I remember watching icicles form on my fishing rod and hearing frozen mud crunch beneath my hunting boots.
I recall slipping off a snow-covered pier and going under the frigid water on a fishing trip. As Dad showed his concern by laughing his head off, I climbed out of the water, went back to the truck, stripped off my wet clothes, put on a snowmobile suit and went fishing. It seemed like the normal reaction to a temporary setback.
Unfortunately, many of my fair-weather friends did not have a proper upbringing. With their misplaced priorities, they put comfort and safety ahead of adventure.
One welcome exception is a hardy soul named Wayne. It’s hard to know if Wayne loves adventure as much as me, or if he is just slow to learn.
We ride our bicycles up steep hills better suited for younger and lighter riders. We hike through Sipsey Wilderness without using the marked trails. We kayak between the snow-covered banks of creeks. And through the suffering, we see many spectacular sights not available to the average couch potato.

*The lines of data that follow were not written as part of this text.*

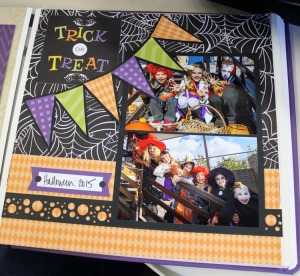 Creative Memories Trick or Treat Page Layout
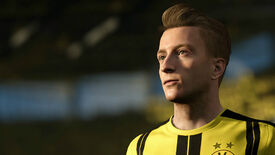 Image for FIFA 17 Update 1 Booted Onto PC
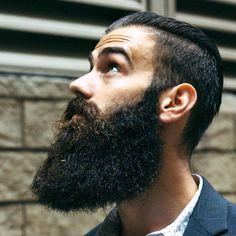 The Beard & The Beautiful -0030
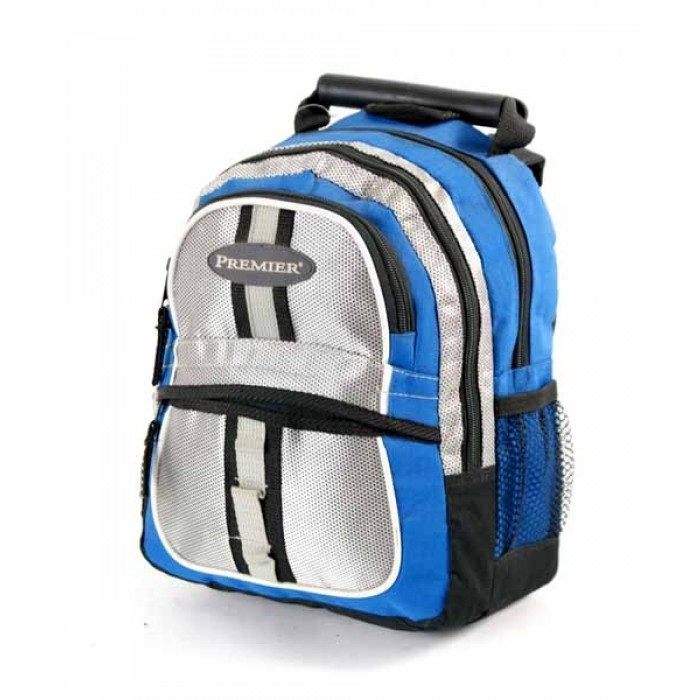 ABP-12 ROYAL BLUE REFLECTIVE BACKPACK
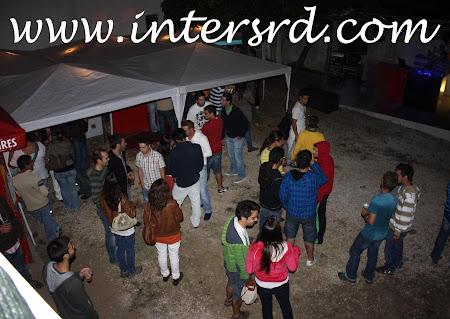 2011_09_21 Festas do Concelho 115.jpg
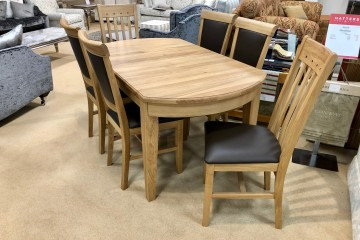 - Eton (Oak) Extending Dining Table and 6 Dining Chairs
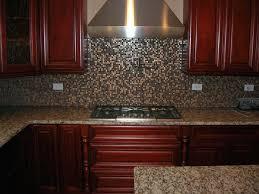 Atlanta Kitchen Tile Backsplashes Ideas Sea Glass Tile Backsplash Ideas How To Clean Painted Kitchen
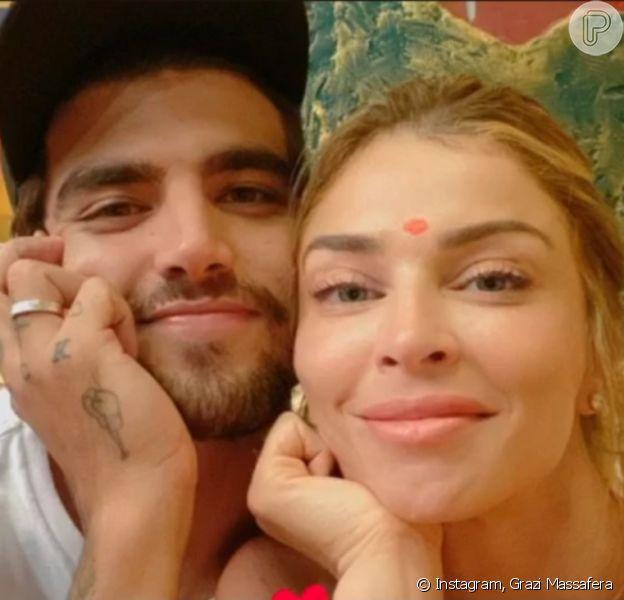 Web levanta rumor de Grazi Massafera e Caio Castro morando juntos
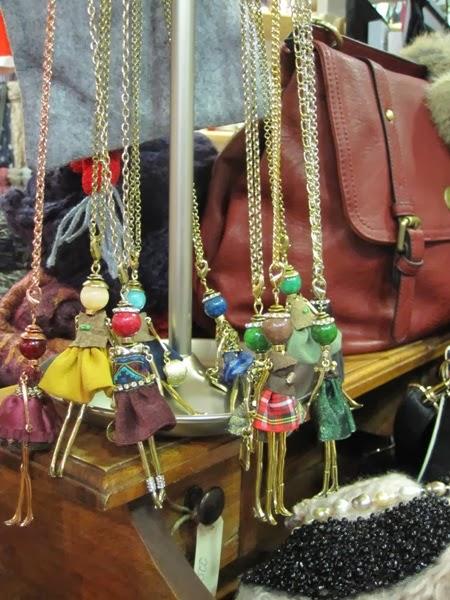 Collares muñeca con cadena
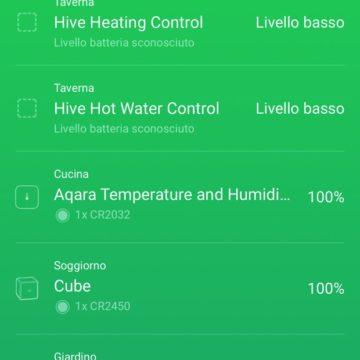 """L'Hub Domotico """"Universale"""" Homey si aggiorna con Homey Energia e aiuta a consumare di meno"""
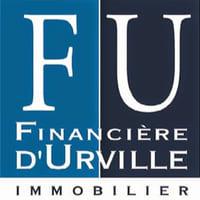 FINANCIÈRE D'URVILLE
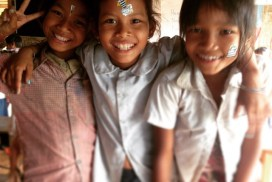 Cultural Exchange with Kids Cambodia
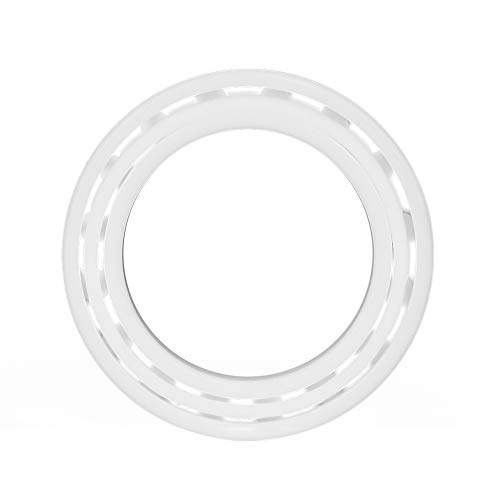 - ZrO2 Ball Bearing, 1pc White Color ZrO2 Ceramic Miniature 6805 Ball Bearing 25377mm Ceramic Zirconium Dioxide for Electric Motors, Electrical Appliances, Toys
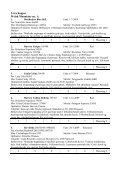 plageskue-katalog med resultater-2011 - Plageskuet på Dorthealyst - Page 2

On our most recent paddling adventure, Wayne, Vaughn and I watched as six deer swam across Cypress Creek in front of us. We spotted an owl in a tree above us. We saw a muskrat, great blue herons, mallards and kingfishers. We watched turtles sunbathing on logs just days after we had celebrated Christmas.
We got a little wet and a little cold, but we were in the right place at the right time to experience something special.
And, Jeff, nobody died.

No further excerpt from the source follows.